## What you need to do:
Below are the entries; transcribe them exactly and drop every picture.

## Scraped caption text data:

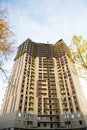 Construction of a multi-storey apartment building in the city. A crane near a skyscraper. Building, moving to a new flat, mortgage Royalty Free Stock Photo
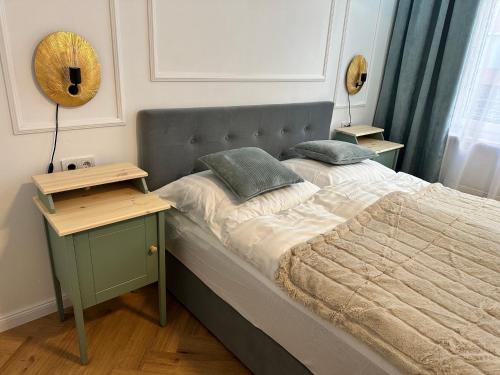 ein Bett mit zwei Kissen darauf mit einem Nachttisch in der Unterkunft morand I Apartments in Salzburg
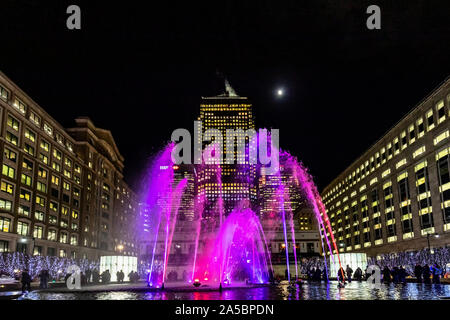 Colourful lights and water fountain at Cabot Square. Annual Winter lights festival in Canary Wharf London England Stock Photo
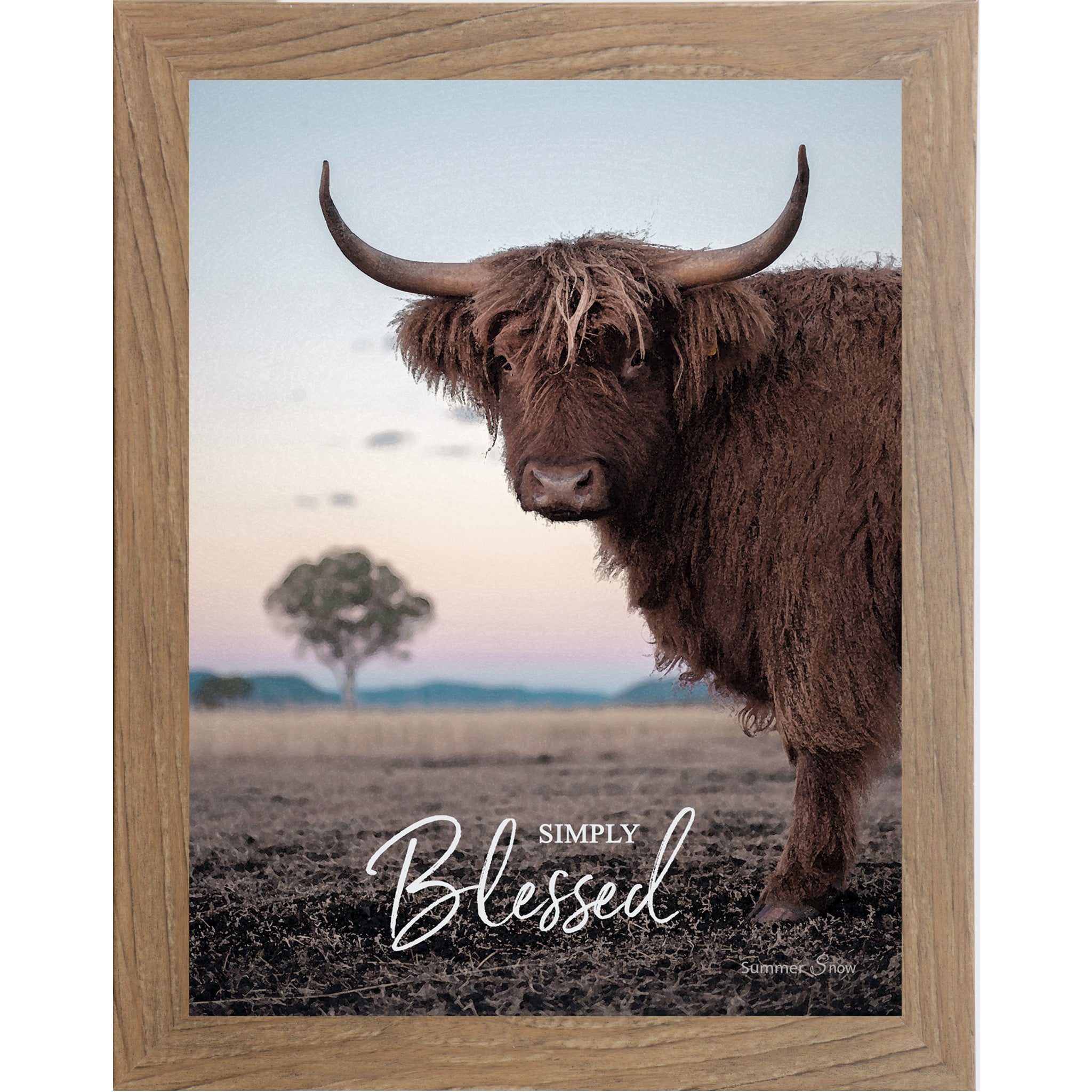 Farmtable framed vertical farmhouse portrait wall art featuring a Highland cow with curved horns standing in a twilight field with a soft blush sky and lone tree with the words Simply Blessed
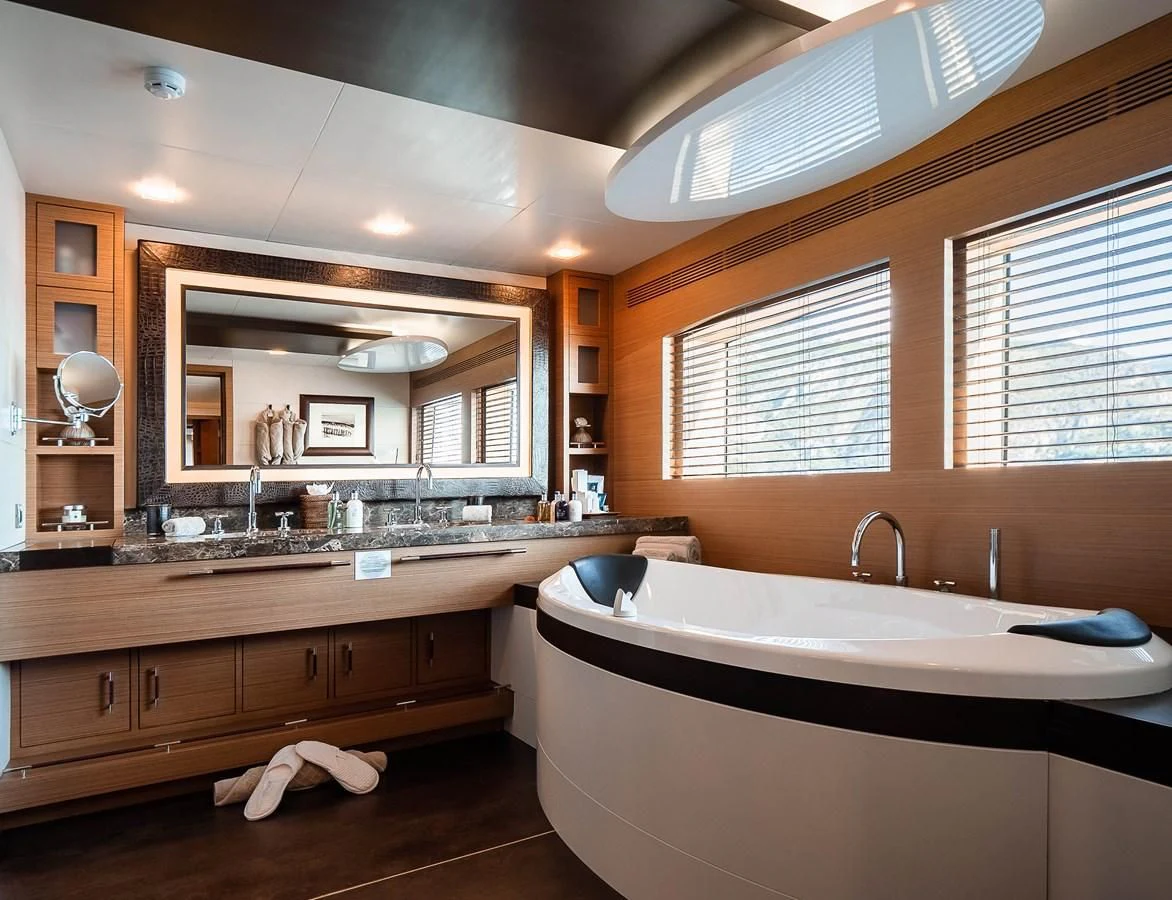 a bathroom with a large mirror aboard QHT Yacht for Sale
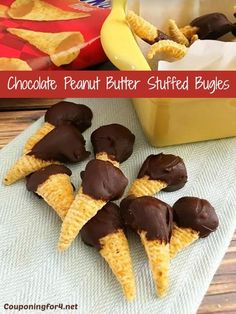 chocolate peanut butter stuffed bubblys on a towel next to bananas and other snacks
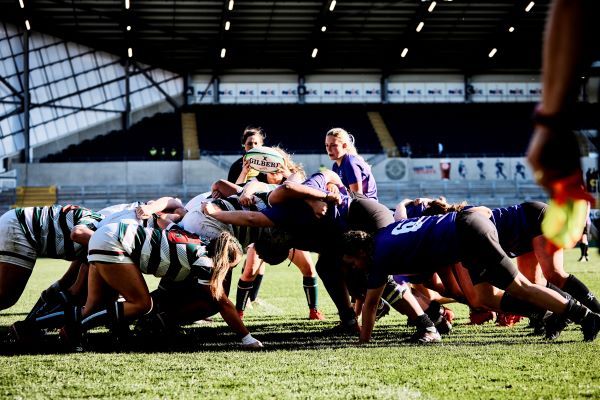 A group of rugby players on a rugby field.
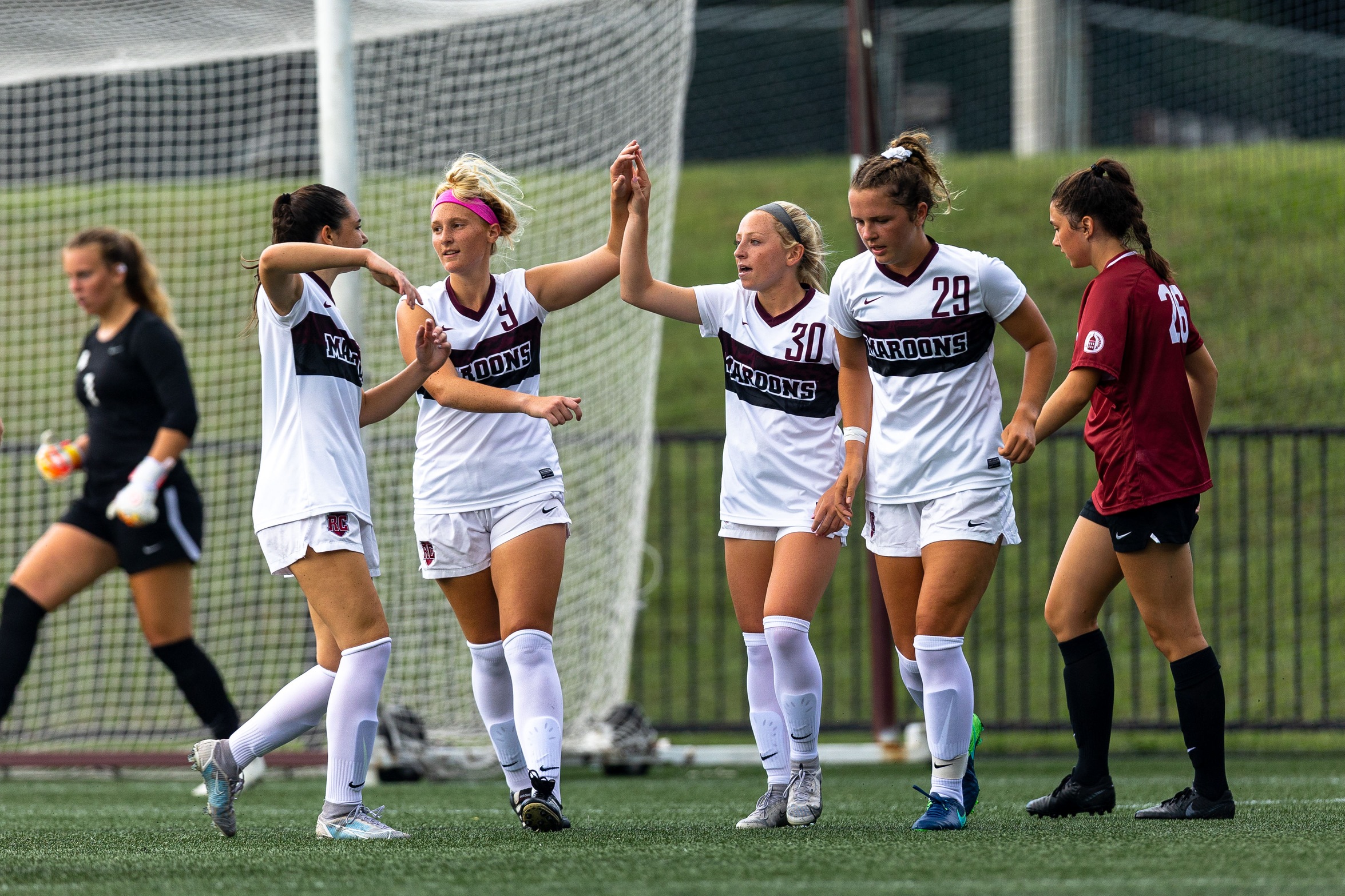 action photo of RC women's soccer celebration after a goal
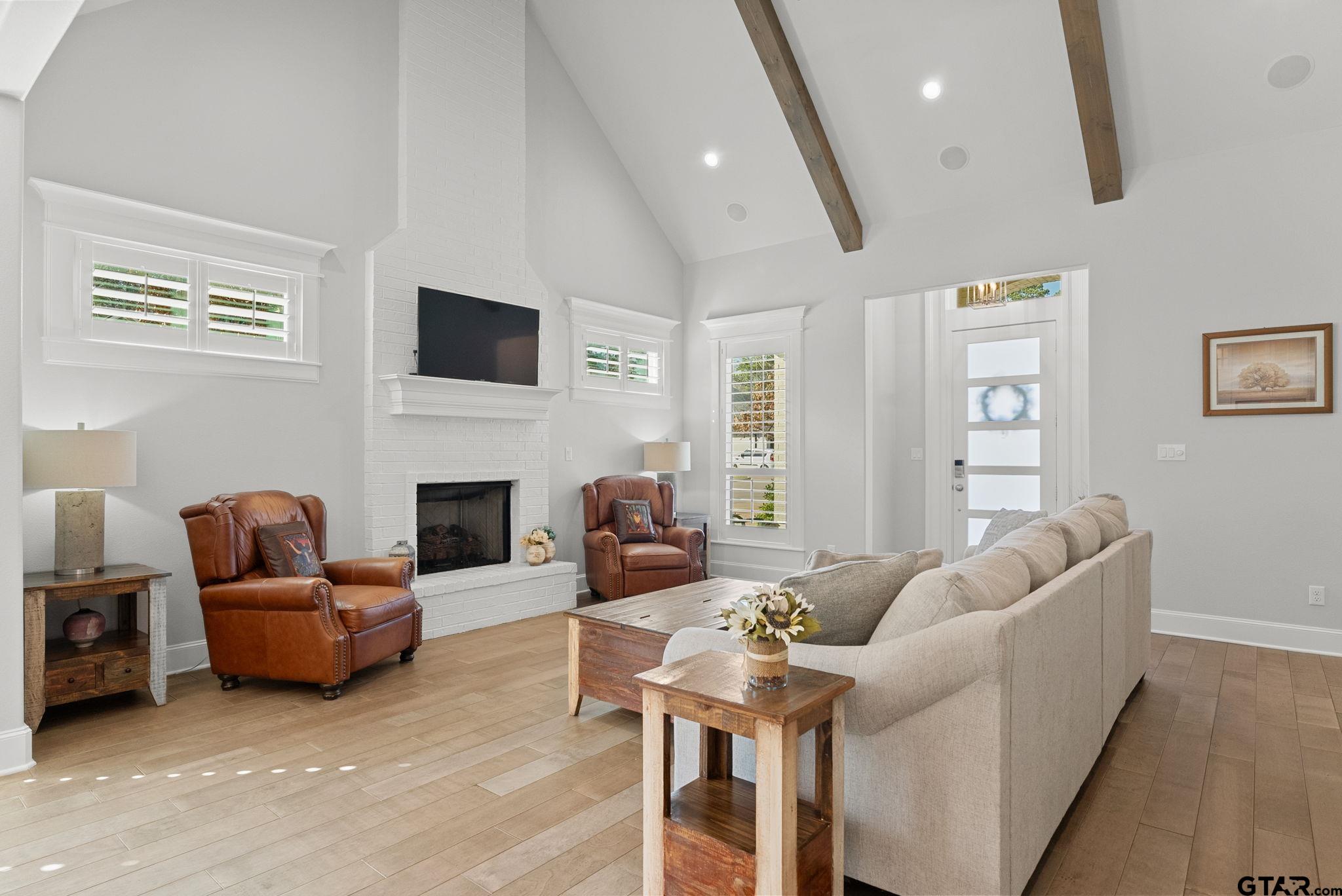 9035 Shallow Cove Tyler, TX 75703 - Photo 3 of 31 a living room with furniture a flat screen tv and a fireplace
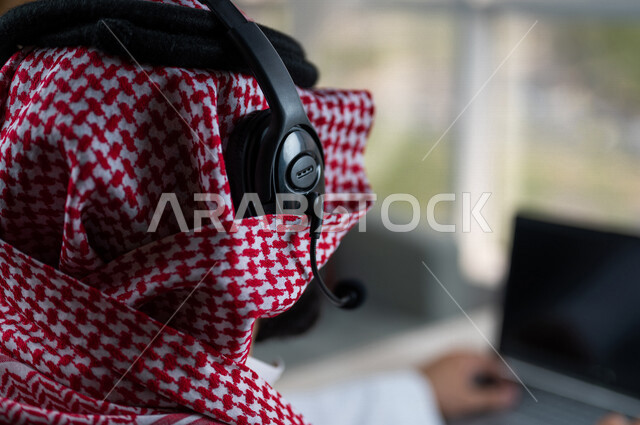 صورة مقربة ليد رجل عربي خليجي سعودي يعمل في خدمة العملاء، موظف يرتدي سماعة الاتصال، استعلامات واستفسارات، الاجابه على اسئلة العملاء، عقد اجتماع عمل عبر الانترنت، العمل عن بعد من خلال الحاسوب المحمول، متابعة وتطوير العمل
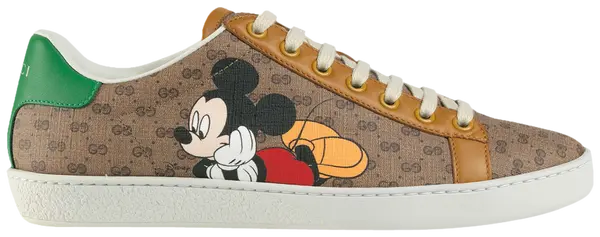 Disney x Gucci Women’s Ace sneaker in beige GG Supreme canvas with Mickey Mouse graphic and green-red Web stripe.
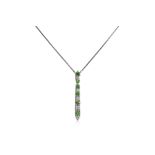 A TSAVORITE GARNET AND DIAMOND PENDANT ON CHAIN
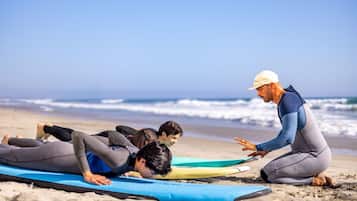 Escena de playa con tres personas acostadas sobre tablas de surf, una persona de pie gesticulando, y una vista despejada del océano al fondo.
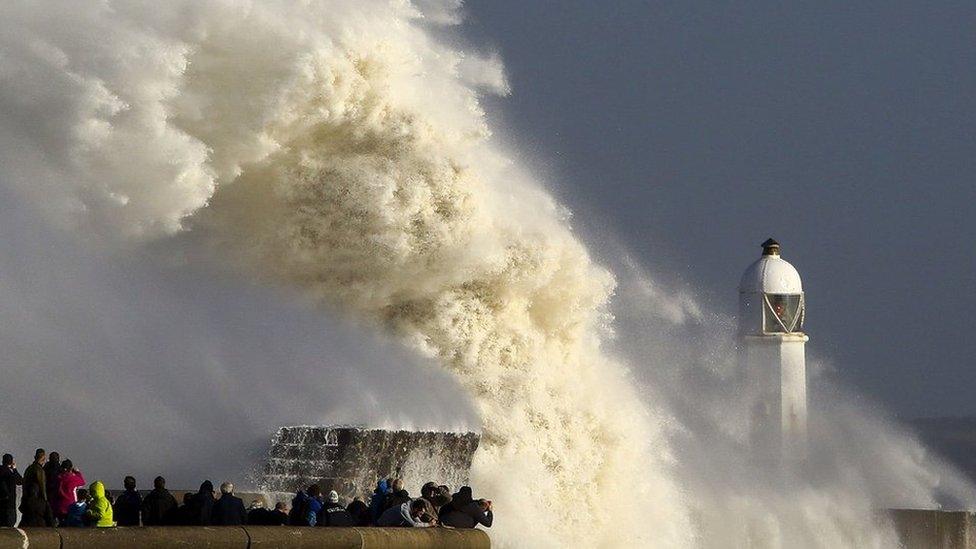 Huge waves crashing into barriers near a lighthouse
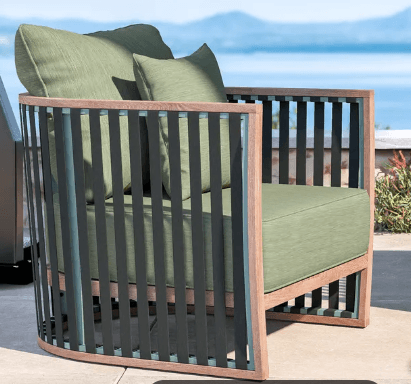A contemporary armchair with a curved frame and slatted sides. The armchair features a wooden base and frame, with vertical black slats forming the sides. It includes a seat cushion and two back cushions, all upholstered in a light green fabric. The overall design suggests suitability for outdoor or modern indoor use. — 3D model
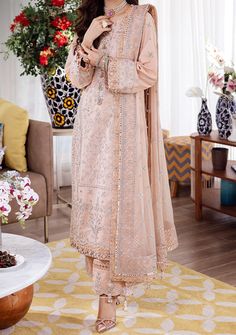 Introducing our New collection 'URAAN' by Asim Jofa designed to make you look and feel your best. Step into the empowerment of your own strength with this dress, a symbol of magnificence. The soothing pale peach color is like a soft declaration of acceptance. The pastel shirt features light pink Dori work with hints of twister silver, adorned by glittery argent sequins beautifying the lines of silver Zari work. The embroidered chiffon dupatta’s delicate draping is like the wings of a songbird, singing its journey of self-discovery. Embroidered with perfection, the trouser enhances the overall look of the ensemble. Announce to the world that you are unstoppable. Embroidered Center Panel On Lawn. Embroidered Side Panels Right and Left On Lawn. Embroidered Back On Lawn. Embroidered Border For Festive Peach Wedding Dress, Elegant Peach Dress For Festive Occasions, Feminine Dresses For Eid, Feminine Pink Dress For Eid, Pink Feminine Dress For Eid, Pale Peach Color, Velvet Anarkali, Velvet Kurti, Organza Kurti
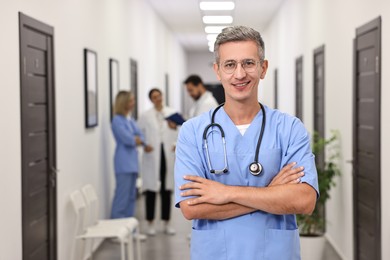 Healthcare workers in hospital, selective focus. Portrait of smiling nurse indoors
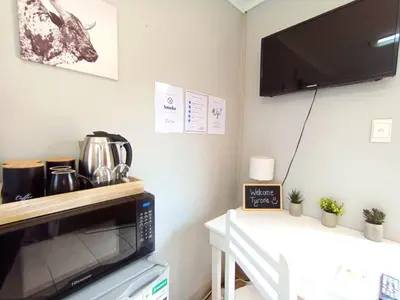 a kitchen with a microwave and a table with a coffee pot at OR Tambo Stay Unit 3 in Boksburg
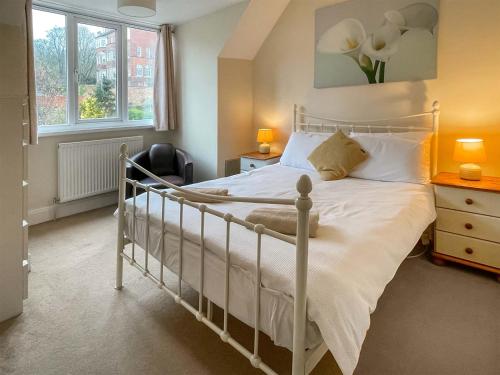 1 dormitorio con cama blanca y ventana en Holbeck House, en Scarborough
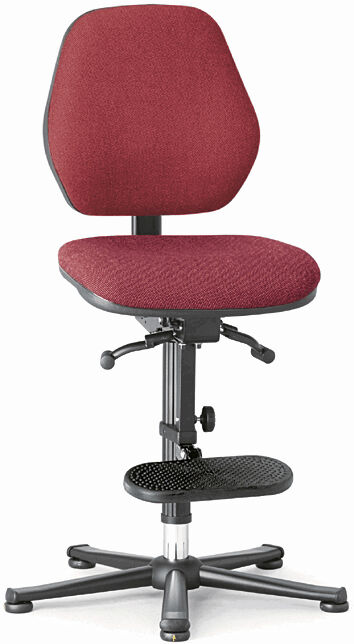 The chair has a red padded seat and a high backrest. It stands on a sturdy base with five casters. There is a footrest under the seat.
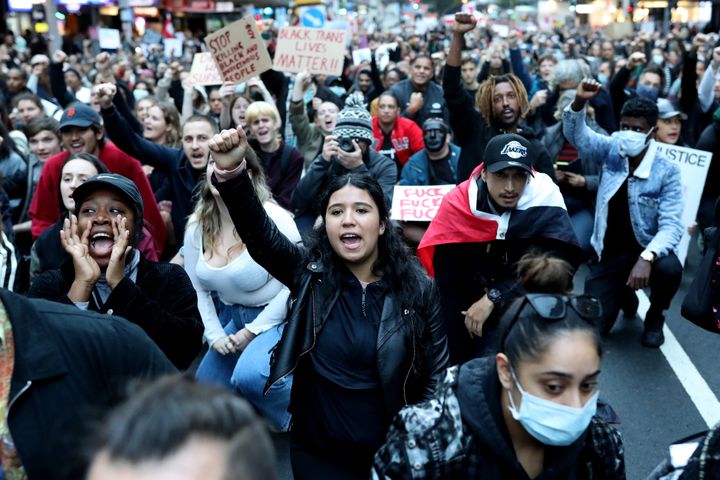 AUCKLAND, NEW ZEALAND - JUNE 01: Protestors march down Queen Street on June 01, 2020 in Auckland, New Zealand. The rally was organised in solidarity with protests across the United States following the killing of an unarmed black man George Floyd at the hands of a police officer in Minneapolis, Minnesota. (Photo by Hannah Peters/Getty Images)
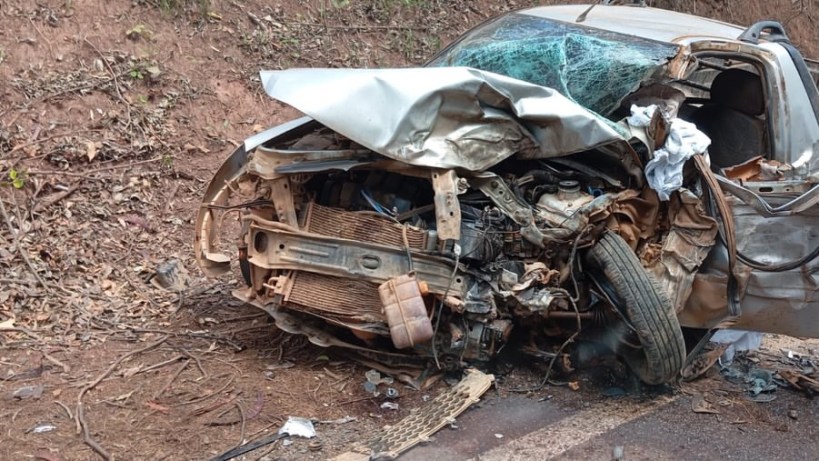 Veículo capotado e danificado em um acidente de trânsito, com partes expostas do motor e uma roda visível.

## Solution for this task:
 Construction of a multi-storey apartment building in the city. A crane near a skyscraper. Building, moving to a new flat, mortgage Royalty Free Stock Photo
 ein Bett mit zwei Kissen darauf mit einem Nachttisch in der Unterkunft morand I Apartments in Salzburg
 Colourful lights and water fountain at Cabot Square. Annual Winter lights festival in Canary Wharf London England Stock Photo
 Farmtable framed vertical farmhouse portrait wall art featuring a Highland cow with curved horns standing in a twilight field with a soft blush sky and lone tree with the words Simply Blessed
 a bathroom with a large mirror aboard QHT Yacht for Sale
 chocolate peanut butter stuffed bubblys on a towel next to bananas and other snacks
 A group of rugby players on a rugby field.
 action photo of RC women's soccer celebration after a goal
 9035 Shallow Cove Tyler, TX 75703 - Photo 3 of 31 a living room with furniture a flat screen tv and a fireplace
 صورة مقربة ليد رجل عربي خليجي سعودي يعمل في خدمة العملاء، موظف يرتدي سماعة الاتصال، استعلامات واستفسارات، الاجابه على اسئلة العملاء، عقد اجتماع عمل عبر الانترنت، العمل عن بعد من خلال الحاسوب المحمول، متابعة وتطوير العمل
 Disney x Gucci Women’s Ace sneaker in beige GG Supreme canvas with Mickey Mouse graphic and green-red Web stripe.
 A TSAVORITE GARNET AND DIAMOND PENDANT ON CHAIN
 Escena de playa con tres personas acostadas sobre tablas de surf, una persona de pie gesticulando, y una vista despejada del océano al fondo.
 Huge waves crashing into barriers near a lighthouse
A contemporary armchair with a curved frame and slatted sides. The armchair features a wooden base and frame, with vertical black slats forming the sides. It includes a seat cushion and two back cushions, all upholstered in a light green fabric. The overall design suggests suitability for outdoor or modern indoor use. — 3D model
 Introducing our New collection 'URAAN' by Asim Jofa designed to make you look and feel your best. Step into the empowerment of your own strength with this dress, a symbol of magnificence. The soothing pale peach color is like a soft declaration of acceptance. The pastel shirt features light pink Dori work with hints of twister silver, adorned by glittery argent sequins beautifying the lines of silver Zari work. The embroidered chiffon dupatta’s delicate draping is like the wings of a songbird, singing its journey of self-discovery. Embroidered with perfection, the trouser enhances the overall look of the ensemble. Announce to the world that you are unstoppable. Embroidered Center Panel On Lawn. Embroidered Side Panels Right and Left On Lawn. Embroidered Back On Lawn. Embroidered Border For Festive Peach Wedding Dress, Elegant Peach Dress For Festive Occasions, Feminine Dresses For Eid, Feminine Pink Dress For Eid, Pink Feminine Dress For Eid, Pale Peach Color, Velvet Anarkali, Velvet Kurti, Organza Kurti
 Healthcare workers in hospital, selective focus. Portrait of smiling nurse indoors
 a kitchen with a microwave and a table with a coffee pot at OR Tambo Stay Unit 3 in Boksburg
 1 dormitorio con cama blanca y ventana en Holbeck House, en Scarborough
 The chair has a red padded seat and a high backrest. It stands on a sturdy base with five casters. There is a footrest under the seat.
 AUCKLAND, NEW ZEALAND - JUNE 01: Protestors march down Queen Street on June 01, 2020 in Auckland, New Zealand. The rally was organised in solidarity with protests across the United States following the killing of an unarmed black man George Floyd at the hands of a police officer in Minneapolis, Minnesota. (Photo by Hannah Peters/Getty Images)
 Veículo capotado e danificado em um acidente de trânsito, com partes expostas do motor e uma roda visível.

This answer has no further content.